* **WORK TASK 1**
Translate this sentence from the news report on Ghana and the herbal remedy into Spanish: "The DR Congo, Tanzania and South Africa are among countries who have ordered for the herbal cure and are examining it for possible use."
* **WORK TASK 2**
Write the next few sentences of the news report on Ghana and the herbal remedy, picking up after its final quoted statement.

The Ghana Health Service said the West African country will resort to its Food and Drugs Authority to determine the efficacy of the herbal solution.

Speaking at a press conference in Accra on Thursday, the Director General of the Ghana Health Service Dr. Patrick Kuma-Aboagye said he is not in a position to confirm whether Ghana will use the medicine or otherwise.

The DR Congo, Tanzania and South Africa are among countries who have ordered for the herbal cure and are examining it for possible use.

“I believe that a quantity might be made available to the country and we will ensure collaboration with FDA. They have to do some assessment and then we take it from there.

“So, I will not be able to say whether it will be used or not. But I think they have made an offer and we can take a look at it,” Dr. Kuma-Aboagye said.

Meanwhile, the Food and Drugs Authority (FDA) which has the sole mandate to approve the drug to be put on the local market said it would not do so until “the efficacy of the drug is proven”.

On local news outlet Citi TV, the Chief Executive Officer of Ghana’s Food and Drug Authority (FDA) Mimi Delese Darko said: “Yes, we’ve read about it (the herbal drug) but what we also look out for is evidence so you cannot just put a drug or a herbal product on the market without evidence and say it treats a disease.”

“So far as we’ve seen, it was tested in about 20 people over three weeks and come out with the claim of cure. There is no published study and what we would say is that we will need more evidence,” Darko said.

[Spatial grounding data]
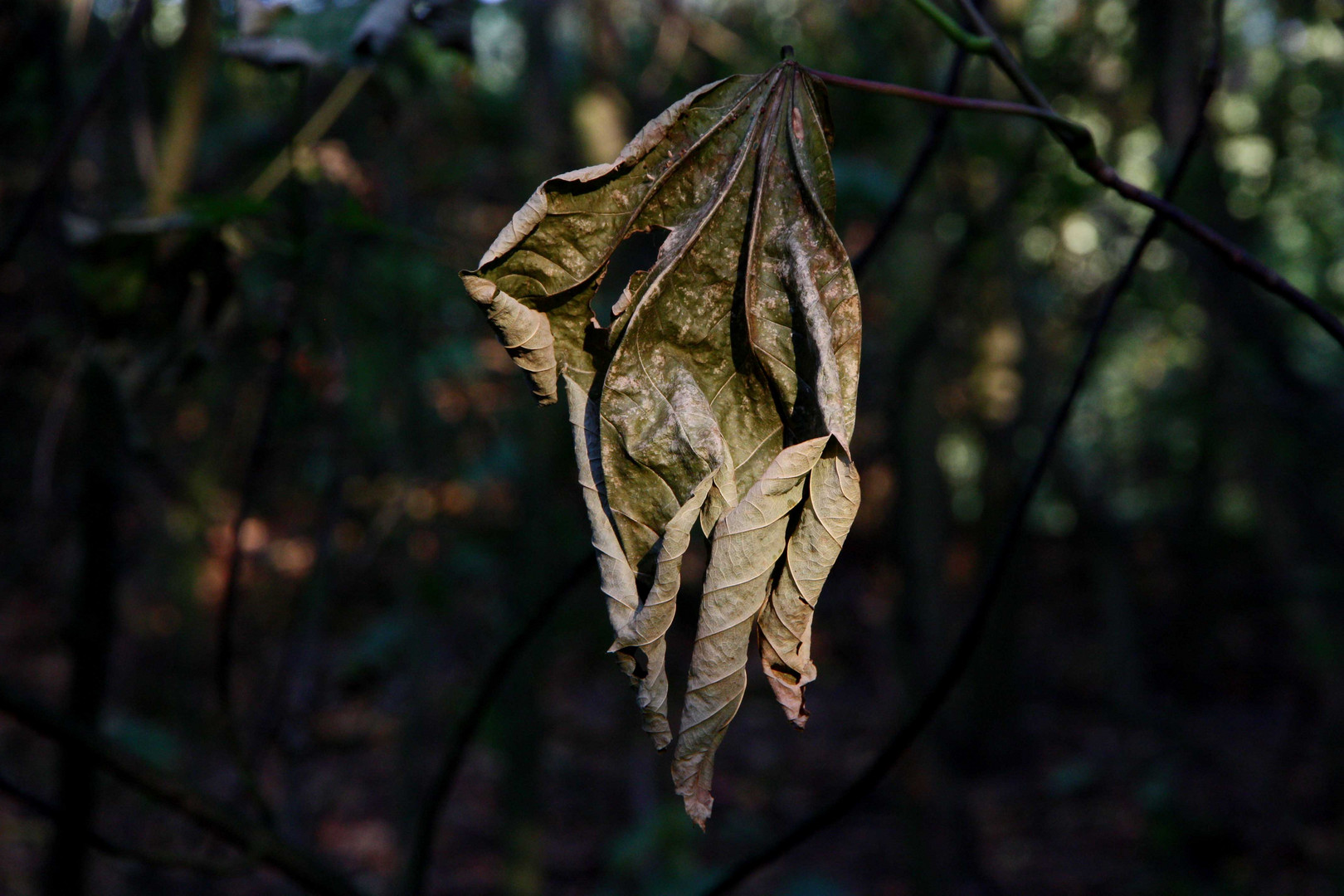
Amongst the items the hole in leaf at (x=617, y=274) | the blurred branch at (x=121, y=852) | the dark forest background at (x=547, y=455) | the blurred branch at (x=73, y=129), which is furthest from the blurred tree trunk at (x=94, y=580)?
the hole in leaf at (x=617, y=274)

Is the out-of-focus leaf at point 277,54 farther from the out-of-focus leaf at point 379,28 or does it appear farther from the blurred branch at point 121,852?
the blurred branch at point 121,852

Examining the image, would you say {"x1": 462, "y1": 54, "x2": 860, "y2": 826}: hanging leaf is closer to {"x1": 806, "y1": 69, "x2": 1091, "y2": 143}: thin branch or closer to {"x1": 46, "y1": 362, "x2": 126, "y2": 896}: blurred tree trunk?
{"x1": 806, "y1": 69, "x2": 1091, "y2": 143}: thin branch

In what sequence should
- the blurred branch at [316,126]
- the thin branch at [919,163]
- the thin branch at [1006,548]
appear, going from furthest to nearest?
the blurred branch at [316,126] → the thin branch at [919,163] → the thin branch at [1006,548]

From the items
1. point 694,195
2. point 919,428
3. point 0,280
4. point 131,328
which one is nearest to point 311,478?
point 0,280

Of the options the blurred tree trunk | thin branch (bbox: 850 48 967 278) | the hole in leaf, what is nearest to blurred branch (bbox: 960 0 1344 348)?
thin branch (bbox: 850 48 967 278)

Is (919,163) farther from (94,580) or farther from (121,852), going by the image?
(94,580)

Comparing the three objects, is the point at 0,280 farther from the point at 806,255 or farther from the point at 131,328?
the point at 806,255
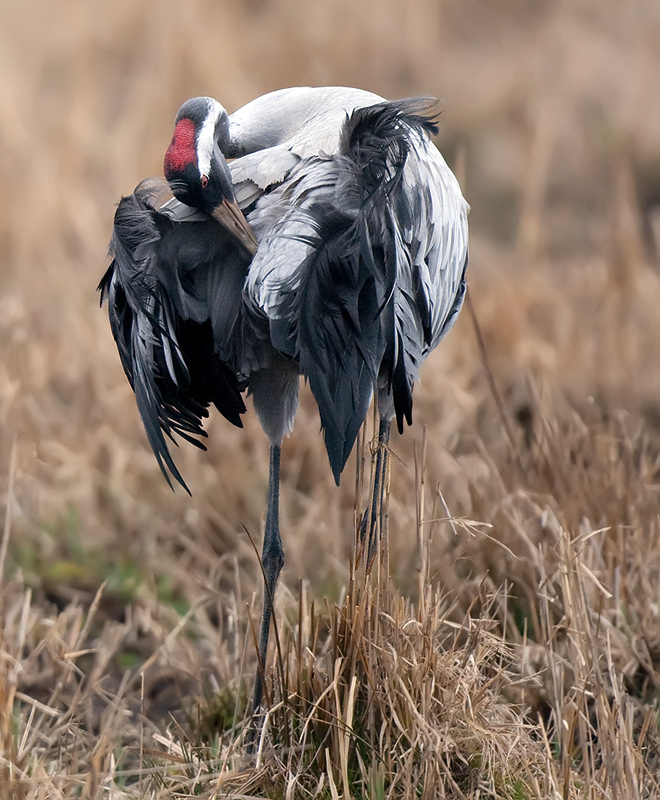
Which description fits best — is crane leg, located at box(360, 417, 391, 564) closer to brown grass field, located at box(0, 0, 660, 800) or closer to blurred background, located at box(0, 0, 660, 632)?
brown grass field, located at box(0, 0, 660, 800)

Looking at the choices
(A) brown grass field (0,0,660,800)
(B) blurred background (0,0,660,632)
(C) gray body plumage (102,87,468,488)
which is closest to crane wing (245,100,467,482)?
(C) gray body plumage (102,87,468,488)

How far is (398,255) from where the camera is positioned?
227 cm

* **EXERCISE OUTPUT 1**
La RD del Congo, Tanzania y Sudáfrica se encuentran entre los países que han encargado el remedio herbal y lo están examinando para un posible uso.

* **EXERCISE OUTPUT 2**
COVID-Organics is made from Artemisia, a plant imported into Madagascar in the 1970s from China to treat malaria. Artemisia has had proven success against malaria but the novel coronavirus, scientists have warned, is called novel for a reason.

The World Health Organization (WHO) has warned against blind faith in medications that have not been held to “the same standards [for] people in the rest of the world.” The WHO continued that natural therapeutic measures against the coronavirus should also be critically interrogated “through rigorous clinical trials”.

On Tuesday, however, the African Union said it had begun discussion with Madagascar on the advertised potentials of COVID-Organics.

The AU statement said that it intends to employ the Africa Center for Disease Control and Prevention (Africa CDC), to “review the scientific data gathered so far on the safety and efficacy of the COVID-19 Organics”.

“This review will be based on global technical and ethical norms to garner the necessary scientific evidence regarding the performance of the tonic,” it added.